Jon McGregor es el escritor inglés más joven en ser candidateado al premio Booker. En Ni siquiera los perros, su tercera novela, clásica, pero en la que también ostenta una impronta experimental, reconstruye la biografía de un hombre desde la aparición de su cadáver hasta el momento de su cremación.
› Por Juan Pablo Bertazza
En los últimos años, Salamandra ganó considerable terreno como una editorial capaz de saciar cierta sed coleccionista, alimentar esa obsesiva inclinación por las figuritas raras o difíciles. Con la publicación de escritores provenientes de lugares de los que no nos llega mucha literatura, como es el caso de Dinamarca a través de Carsten Jensen, o de Rumania de la mano de Rolf Bauerdick, fue confeccionando un catálogo tan singular como compacto. La publicación de la última novela de Jon McGregor podría considerarse una confirmación de eso pero, en rigor, se trata de otra cosa. Nacido en las Islas Bermudas, Jon McGregor es inglés por adopción, y ostenta el privilegio de ser el escritor más joven en haber sido candidateado al premio Booker. Pero más que un rara avis, McGregor es una especie de “promesa de culto”, un nombre literario que empieza a sonar cada vez con mayor fuerza, incluso entre los escritores. Acaso la combinación de buenos libros con lindos títulos –Si nadie habla de las cosas que importan, que escribió durante los ratos libres que le propiciaba su trabajo en un restaurante vegetariano, y Tantas maneras de empezar– hacen de McGregor una apuesta bastante segura.
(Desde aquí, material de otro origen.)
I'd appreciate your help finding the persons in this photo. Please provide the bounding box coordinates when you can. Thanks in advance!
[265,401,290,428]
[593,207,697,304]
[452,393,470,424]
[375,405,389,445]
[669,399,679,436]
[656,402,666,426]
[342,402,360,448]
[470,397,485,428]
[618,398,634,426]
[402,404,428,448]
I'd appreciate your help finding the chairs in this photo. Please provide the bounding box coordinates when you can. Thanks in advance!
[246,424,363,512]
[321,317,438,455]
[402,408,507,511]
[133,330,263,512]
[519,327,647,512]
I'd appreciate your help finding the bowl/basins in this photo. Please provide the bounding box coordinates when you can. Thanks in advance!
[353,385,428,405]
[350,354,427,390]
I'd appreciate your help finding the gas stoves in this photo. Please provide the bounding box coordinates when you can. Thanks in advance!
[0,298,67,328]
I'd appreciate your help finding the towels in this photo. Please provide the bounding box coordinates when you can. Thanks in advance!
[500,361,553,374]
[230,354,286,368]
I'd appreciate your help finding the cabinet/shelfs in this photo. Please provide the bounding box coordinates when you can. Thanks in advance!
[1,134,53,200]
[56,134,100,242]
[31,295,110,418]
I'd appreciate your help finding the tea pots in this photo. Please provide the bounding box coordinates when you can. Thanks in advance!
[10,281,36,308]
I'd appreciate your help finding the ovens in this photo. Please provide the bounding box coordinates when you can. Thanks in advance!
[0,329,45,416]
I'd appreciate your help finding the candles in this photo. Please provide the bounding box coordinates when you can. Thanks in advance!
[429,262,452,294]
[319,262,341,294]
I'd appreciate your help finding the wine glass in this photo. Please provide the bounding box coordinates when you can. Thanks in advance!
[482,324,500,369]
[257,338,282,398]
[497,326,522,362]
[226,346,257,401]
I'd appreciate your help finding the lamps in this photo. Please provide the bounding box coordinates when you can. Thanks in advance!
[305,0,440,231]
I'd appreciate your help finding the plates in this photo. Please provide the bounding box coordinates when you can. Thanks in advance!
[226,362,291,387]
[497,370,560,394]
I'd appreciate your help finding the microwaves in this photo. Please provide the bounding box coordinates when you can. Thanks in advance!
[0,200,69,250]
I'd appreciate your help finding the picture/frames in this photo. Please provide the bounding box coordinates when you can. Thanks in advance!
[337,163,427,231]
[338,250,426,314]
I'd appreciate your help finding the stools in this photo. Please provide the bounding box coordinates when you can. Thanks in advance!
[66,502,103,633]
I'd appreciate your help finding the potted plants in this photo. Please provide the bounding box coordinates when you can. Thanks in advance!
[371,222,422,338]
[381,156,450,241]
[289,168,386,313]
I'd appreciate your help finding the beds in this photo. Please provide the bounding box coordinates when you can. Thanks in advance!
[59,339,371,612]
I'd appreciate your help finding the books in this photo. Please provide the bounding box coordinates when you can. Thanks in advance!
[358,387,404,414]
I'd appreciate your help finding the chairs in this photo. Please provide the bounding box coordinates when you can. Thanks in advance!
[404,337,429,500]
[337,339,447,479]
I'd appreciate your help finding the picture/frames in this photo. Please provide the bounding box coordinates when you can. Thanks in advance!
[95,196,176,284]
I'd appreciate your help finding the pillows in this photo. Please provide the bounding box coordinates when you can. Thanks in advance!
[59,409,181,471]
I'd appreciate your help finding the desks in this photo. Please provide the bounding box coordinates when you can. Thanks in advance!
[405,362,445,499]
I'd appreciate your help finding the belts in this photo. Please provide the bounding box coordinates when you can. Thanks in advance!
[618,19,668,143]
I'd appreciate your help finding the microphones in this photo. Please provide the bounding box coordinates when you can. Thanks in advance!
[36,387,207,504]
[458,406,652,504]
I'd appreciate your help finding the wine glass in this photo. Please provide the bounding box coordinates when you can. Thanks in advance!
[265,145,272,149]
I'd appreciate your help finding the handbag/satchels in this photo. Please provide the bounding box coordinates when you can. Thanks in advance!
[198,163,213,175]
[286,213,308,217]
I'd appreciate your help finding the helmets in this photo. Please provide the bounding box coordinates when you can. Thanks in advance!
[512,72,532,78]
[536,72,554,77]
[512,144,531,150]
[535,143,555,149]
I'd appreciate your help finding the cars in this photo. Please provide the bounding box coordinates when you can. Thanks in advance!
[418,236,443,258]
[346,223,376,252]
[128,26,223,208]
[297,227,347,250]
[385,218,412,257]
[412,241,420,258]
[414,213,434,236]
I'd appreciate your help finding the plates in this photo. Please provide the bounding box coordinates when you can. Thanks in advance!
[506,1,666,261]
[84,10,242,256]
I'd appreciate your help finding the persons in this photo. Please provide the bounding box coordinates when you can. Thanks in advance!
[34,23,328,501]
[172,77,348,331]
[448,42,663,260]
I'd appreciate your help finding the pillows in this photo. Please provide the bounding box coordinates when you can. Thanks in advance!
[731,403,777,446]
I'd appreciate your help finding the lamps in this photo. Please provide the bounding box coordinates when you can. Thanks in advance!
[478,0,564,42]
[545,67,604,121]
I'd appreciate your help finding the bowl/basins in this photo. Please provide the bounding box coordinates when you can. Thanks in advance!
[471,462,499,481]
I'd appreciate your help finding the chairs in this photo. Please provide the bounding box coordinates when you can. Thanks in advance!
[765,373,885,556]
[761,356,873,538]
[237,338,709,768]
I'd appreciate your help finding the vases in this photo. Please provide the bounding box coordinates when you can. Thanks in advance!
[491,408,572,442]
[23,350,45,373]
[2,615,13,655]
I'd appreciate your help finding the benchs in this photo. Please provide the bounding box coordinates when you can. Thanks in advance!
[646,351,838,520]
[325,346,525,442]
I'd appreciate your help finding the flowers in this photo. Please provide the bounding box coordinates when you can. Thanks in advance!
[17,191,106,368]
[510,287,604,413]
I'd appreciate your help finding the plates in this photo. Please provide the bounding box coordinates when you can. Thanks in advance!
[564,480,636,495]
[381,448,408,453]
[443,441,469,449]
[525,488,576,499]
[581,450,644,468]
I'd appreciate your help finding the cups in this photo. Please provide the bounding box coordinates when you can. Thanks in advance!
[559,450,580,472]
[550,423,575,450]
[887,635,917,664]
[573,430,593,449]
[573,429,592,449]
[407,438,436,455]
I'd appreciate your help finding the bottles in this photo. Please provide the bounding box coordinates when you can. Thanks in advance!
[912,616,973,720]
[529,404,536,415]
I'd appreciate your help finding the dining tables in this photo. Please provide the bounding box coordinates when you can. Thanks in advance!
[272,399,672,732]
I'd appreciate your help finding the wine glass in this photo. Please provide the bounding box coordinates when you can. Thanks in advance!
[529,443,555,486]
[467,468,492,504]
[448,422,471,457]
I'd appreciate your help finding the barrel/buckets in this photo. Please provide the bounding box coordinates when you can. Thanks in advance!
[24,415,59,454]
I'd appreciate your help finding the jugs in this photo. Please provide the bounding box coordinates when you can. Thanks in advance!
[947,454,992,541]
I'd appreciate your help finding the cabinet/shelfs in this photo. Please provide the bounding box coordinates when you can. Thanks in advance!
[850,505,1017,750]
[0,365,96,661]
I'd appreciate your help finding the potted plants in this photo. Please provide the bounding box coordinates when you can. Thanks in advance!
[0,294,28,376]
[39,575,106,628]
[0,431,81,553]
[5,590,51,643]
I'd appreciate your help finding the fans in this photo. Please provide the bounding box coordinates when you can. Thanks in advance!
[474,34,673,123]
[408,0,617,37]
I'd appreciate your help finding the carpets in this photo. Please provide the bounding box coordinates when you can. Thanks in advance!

Ni siquiera los perros transcurre entre el momento (poco después de Navidad) en que encuentran el cadáver casi en descomposición de Robert Radcliffe en la cocina de su propia casa, y la cremación de sus restos en hornos de alta potencia. En el medio, la investigación policial tratará de revelar las circunstancias y razones de su deceso mientras su círculo de familiares y amigos va ofreciendo también algunas pistas acerca de su relación con el difunto y, sobre todo, del fracaso de sus propias vidas. La adicción de su hija Laura, por ejemplo, quien repite en su conducta el alcoholismo de su padre (un alcoholismo a base de sidra), o el triste destino de uno de los amigos de Robert, quien poco antes de encontrarlo muerto, había intentado una reconciliación familiar en una frustrada cena navideña. La de McGregor es una literatura equilibrada: clásica, pero teñida de una fuerte impronta personal, como sucede por ejemplo con esa recurrencia estilística de dejar frases incompletas, a veces sin signos de puntuación. Y su tercera novela, interesante obra con mucho de carruaje mortuorio, persigue, en realidad, la construcción de una biografía del hombre muerto y la redacción de la autopsia de quienes quedaron vivos.